Project information:
- Industry: insurance and IT services
- Rate: up to 160 PLN/H net + VAT, B2B
- Location: Warsaw – first 2-3 months hybrid model of work, then remote
- Project language: Polish, English
As a Data Engineer, the primary function of this role is to design, build, and maintain Data Hubs that integrate data from multiple sources to support analytical, reporting, operational, and Generative AI use cases. The role is essential to create a scalable and efficient data infrastructure that facilitates real-time data availability and model updates. Collaboration is expected with data architects, AI engineers, and business teams.

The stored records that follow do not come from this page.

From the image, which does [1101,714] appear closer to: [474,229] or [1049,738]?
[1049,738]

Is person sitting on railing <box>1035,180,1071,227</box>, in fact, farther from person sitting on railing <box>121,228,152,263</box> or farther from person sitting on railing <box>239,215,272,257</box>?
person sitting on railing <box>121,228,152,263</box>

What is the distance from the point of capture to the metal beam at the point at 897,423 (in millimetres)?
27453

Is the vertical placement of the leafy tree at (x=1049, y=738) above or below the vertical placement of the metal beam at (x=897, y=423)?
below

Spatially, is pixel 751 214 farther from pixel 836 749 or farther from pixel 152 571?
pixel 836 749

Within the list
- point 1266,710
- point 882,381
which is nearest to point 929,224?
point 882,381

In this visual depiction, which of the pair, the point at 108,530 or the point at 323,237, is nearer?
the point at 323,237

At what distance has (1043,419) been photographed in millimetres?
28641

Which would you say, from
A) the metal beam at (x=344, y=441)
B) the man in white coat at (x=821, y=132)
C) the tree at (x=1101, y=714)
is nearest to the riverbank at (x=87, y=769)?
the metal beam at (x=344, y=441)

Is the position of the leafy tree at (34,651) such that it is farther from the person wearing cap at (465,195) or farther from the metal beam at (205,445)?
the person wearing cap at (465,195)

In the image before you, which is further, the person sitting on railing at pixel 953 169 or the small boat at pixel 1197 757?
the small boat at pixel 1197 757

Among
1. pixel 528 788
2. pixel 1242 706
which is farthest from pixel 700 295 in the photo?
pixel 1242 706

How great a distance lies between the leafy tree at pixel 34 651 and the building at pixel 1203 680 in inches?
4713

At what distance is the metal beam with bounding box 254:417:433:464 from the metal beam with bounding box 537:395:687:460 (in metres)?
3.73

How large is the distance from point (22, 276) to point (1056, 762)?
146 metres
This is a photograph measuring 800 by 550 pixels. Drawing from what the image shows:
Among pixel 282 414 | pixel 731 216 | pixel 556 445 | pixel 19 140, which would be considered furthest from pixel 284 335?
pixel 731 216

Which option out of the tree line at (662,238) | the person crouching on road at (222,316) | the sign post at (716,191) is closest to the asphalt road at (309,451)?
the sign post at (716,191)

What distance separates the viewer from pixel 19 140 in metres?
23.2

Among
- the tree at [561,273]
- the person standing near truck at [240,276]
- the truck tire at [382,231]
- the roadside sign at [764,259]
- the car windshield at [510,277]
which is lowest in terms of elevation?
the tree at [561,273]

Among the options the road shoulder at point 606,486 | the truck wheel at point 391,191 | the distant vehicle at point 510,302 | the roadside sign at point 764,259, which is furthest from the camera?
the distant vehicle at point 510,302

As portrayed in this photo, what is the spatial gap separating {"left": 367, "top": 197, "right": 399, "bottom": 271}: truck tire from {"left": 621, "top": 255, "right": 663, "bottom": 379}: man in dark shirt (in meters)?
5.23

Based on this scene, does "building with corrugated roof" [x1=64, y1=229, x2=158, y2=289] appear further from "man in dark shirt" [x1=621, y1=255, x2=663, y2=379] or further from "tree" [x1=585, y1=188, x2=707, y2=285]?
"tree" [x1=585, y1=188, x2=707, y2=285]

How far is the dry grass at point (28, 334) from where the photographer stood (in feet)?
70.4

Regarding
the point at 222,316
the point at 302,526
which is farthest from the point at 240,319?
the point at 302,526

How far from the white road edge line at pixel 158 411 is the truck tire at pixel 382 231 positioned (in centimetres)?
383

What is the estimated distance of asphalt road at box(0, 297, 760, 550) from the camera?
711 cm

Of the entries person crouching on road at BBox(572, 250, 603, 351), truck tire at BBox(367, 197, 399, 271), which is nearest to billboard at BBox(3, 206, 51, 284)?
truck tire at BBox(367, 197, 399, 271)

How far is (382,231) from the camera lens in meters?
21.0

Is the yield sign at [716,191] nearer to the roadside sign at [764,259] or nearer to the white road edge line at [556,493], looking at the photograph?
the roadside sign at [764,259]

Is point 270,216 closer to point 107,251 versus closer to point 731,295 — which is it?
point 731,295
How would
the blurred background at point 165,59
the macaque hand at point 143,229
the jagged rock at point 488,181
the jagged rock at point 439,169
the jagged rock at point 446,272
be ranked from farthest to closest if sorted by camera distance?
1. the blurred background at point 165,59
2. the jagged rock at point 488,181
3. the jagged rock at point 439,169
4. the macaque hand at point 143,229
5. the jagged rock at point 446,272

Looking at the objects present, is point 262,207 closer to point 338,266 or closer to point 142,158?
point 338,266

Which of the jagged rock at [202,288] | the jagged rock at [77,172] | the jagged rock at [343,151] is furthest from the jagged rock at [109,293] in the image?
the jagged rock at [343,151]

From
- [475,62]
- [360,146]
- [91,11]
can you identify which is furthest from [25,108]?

Tools include Databricks, Azure Data Factory, and Azure SQL.
- Data Hub Development – Design and implement scalable Data Hubs to support enterprise-wide data needs.
- Data Pipeline Engineering – Build and optimize ETL/ELT pipelines for efficient data ingestion, transformation, and storage.
- Logical Data Modeling – Structure Data Hubs to ensure efficient access patterns and support diverse use cases.
- Real-Time Analytics – Enable real-time data ingestion and updating models to support streaming and real-time analytics.
- Data Quality & Monitoring – Develop data validation, anomaly detection, and monitoring features to ensure high data reliability.
- Performance Optimization – Optimize data processing and storage for large-scale datasets.
- Automation & CI/CD – Implement CI/CD pipelines to automate data workflows and deployments.
- Collaboration – Work with data architects, AI engineers, and business teams to align data solutions.
- Monitoring & Maintenance – Continuously improve data infrastructure for scalability and reliability.
- Agile Practices – Participate in Scrum/Agile methodologies to deliver high-quality data solutions.
- Documentation – Create and maintain clear, structured documentation for data models, pipelines, and technical decisions.
- Strong Python skills for data engineering.
- Experience with Azure Data Factory, ADLS, and Azure SQL.
- Hands-on experience in ETL/ELT development.
- Experience with real-time data processing.
- Understanding of AI/ML data processing.
- Proficiency in SQL.
- Knowledge of CI/CD and infrastructure-as-code (Terraform).
- Understanding of data governance and compliance.
- Experience with Databricks and Apache Spark.
- Familiarity with containerization (Docker, Kubernetes).
- Ability to produce high-quality technical documentation.
- Minimum B2 level in English.
Nice to have:
- Background from large consulting firms.
- Graduation from prestigious universities.